“And then, if you use my other name when we are alone, you may forget, and let it slip out when the others are here,” he objected, looking down on me from his perch on the fender-stool, “and—and it’s more than likely that my sisters might notice. Theodora notices everything.”
“Yes”—gently—“so I gather.”
“And always says out what she thinks,” her brother informed me. “That’s why—if you don’t mind—I am going to continue calling you ‘Nancy’ even when we are alone.”
“Oh, certainly,” I said softly. “And I suppose I must practise trying not to feel afraid of you.”
He looked sharply at me, but I know there was no expression in my face, and my eyes seemed fixed upon the hands in my lap, upon the ring I was turning, idly, round my engagement-finger.
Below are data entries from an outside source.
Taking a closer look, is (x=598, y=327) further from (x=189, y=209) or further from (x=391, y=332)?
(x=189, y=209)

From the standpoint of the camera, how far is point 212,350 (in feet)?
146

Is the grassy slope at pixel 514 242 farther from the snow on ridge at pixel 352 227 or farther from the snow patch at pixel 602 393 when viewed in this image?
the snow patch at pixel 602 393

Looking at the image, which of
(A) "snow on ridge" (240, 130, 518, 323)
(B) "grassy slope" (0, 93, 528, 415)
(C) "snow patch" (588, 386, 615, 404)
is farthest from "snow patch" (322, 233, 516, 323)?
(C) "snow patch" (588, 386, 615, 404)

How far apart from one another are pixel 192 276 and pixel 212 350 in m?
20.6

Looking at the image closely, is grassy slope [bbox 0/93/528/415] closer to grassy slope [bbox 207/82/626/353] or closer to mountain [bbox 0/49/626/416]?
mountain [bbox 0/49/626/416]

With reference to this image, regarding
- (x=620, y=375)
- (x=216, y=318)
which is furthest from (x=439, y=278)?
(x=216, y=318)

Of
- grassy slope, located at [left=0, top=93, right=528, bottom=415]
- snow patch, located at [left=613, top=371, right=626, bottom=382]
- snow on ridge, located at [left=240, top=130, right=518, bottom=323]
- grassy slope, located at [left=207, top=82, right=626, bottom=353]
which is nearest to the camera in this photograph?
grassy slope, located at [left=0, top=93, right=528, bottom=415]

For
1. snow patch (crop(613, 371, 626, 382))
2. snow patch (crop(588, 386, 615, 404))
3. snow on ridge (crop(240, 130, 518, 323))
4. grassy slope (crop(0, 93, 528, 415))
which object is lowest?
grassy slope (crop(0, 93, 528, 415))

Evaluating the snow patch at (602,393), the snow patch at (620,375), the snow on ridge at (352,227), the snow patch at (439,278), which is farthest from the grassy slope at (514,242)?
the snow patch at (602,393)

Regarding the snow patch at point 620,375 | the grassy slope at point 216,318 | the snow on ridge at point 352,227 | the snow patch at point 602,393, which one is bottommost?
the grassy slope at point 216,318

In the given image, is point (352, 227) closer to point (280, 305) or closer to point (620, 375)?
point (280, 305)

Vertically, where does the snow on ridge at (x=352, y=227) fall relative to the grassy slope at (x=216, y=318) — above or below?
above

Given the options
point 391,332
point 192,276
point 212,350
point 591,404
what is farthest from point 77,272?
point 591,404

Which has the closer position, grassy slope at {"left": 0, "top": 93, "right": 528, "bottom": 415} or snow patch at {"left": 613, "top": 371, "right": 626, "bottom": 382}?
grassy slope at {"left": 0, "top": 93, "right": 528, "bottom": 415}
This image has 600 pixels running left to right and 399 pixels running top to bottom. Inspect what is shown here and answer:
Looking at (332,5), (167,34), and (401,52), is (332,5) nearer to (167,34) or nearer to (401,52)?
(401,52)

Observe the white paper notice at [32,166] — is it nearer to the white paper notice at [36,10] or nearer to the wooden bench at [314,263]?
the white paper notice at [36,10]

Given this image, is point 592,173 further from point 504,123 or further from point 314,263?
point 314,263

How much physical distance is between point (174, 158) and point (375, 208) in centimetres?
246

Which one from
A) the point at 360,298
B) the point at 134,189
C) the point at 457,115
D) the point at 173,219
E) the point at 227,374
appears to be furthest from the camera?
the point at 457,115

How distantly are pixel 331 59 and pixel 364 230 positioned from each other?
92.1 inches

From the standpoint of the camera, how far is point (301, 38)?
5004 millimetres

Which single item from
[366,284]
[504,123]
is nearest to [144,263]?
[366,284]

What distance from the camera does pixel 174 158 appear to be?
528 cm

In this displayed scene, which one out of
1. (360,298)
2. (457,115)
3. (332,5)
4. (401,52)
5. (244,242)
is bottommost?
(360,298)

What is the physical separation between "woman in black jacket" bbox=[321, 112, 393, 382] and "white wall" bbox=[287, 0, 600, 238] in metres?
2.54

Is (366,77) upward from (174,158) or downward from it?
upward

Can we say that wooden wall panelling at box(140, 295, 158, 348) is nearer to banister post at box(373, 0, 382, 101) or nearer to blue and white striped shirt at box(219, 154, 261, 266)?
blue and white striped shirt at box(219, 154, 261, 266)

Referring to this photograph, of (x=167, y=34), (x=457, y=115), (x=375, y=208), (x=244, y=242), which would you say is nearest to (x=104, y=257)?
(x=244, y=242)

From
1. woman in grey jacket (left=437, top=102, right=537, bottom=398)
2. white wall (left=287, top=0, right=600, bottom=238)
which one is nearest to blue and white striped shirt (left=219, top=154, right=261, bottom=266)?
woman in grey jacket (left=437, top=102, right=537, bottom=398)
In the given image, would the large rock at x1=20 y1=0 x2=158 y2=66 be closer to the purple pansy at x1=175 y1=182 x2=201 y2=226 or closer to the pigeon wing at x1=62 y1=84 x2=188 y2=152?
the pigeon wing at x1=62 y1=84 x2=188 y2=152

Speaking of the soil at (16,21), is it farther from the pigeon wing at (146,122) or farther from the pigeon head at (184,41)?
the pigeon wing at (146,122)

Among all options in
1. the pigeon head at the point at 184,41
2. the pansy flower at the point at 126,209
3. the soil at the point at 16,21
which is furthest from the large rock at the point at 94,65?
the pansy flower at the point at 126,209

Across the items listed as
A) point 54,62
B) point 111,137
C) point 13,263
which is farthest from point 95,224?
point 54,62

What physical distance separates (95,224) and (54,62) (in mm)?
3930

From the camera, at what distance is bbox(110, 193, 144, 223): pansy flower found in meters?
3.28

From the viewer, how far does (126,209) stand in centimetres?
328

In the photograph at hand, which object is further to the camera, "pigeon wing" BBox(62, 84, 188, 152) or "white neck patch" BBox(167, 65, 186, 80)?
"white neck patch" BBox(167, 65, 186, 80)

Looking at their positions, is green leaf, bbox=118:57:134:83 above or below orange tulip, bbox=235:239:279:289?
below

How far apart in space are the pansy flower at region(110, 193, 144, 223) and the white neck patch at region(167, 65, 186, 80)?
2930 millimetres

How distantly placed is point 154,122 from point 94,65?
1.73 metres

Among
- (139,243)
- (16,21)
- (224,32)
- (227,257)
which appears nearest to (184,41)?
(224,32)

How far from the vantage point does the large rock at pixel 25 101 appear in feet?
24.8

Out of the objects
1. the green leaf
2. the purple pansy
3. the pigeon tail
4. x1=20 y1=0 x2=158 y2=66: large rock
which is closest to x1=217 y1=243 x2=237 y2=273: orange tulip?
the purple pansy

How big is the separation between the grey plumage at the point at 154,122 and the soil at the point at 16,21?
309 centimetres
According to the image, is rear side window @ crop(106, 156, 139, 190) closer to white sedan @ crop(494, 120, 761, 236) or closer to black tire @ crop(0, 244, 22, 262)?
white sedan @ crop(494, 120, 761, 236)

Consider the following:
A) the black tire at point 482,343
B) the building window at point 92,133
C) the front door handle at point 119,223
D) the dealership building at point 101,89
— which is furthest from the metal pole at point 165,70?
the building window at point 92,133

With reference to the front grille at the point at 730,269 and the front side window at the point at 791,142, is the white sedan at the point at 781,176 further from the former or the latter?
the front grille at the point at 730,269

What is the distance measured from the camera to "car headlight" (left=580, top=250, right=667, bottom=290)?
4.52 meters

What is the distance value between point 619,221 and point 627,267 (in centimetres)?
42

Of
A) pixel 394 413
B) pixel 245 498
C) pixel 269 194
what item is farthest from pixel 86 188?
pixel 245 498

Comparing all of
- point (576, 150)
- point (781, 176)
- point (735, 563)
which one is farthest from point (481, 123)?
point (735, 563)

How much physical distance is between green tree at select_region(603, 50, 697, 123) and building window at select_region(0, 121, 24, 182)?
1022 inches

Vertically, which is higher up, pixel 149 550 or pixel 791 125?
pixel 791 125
“Afraid of me?” he took up. “You?”
“Oh, Mr. Waters—I beg your pardon, I didn’t mean to use that name again. I was going to say, you know that we are all terrified to death of you—at the office.”
I know he guessed that I meant “but this is not the office, and I’ve lost all the wholesome awe that I still had of you only yesterday, and I’m no more terrified of you than Cariad is, now!” Without looking directly at him, I saw his keen, blonde face flush a little under its tan—this City-fied young man is oddly sunburned—and his firmly-fitted lips moved as if he were going to say something but thought better of it. After a pause he opened them again and asked:
“Do you smoke—er—Nancy?”
“No, thanks very much,” I said primly.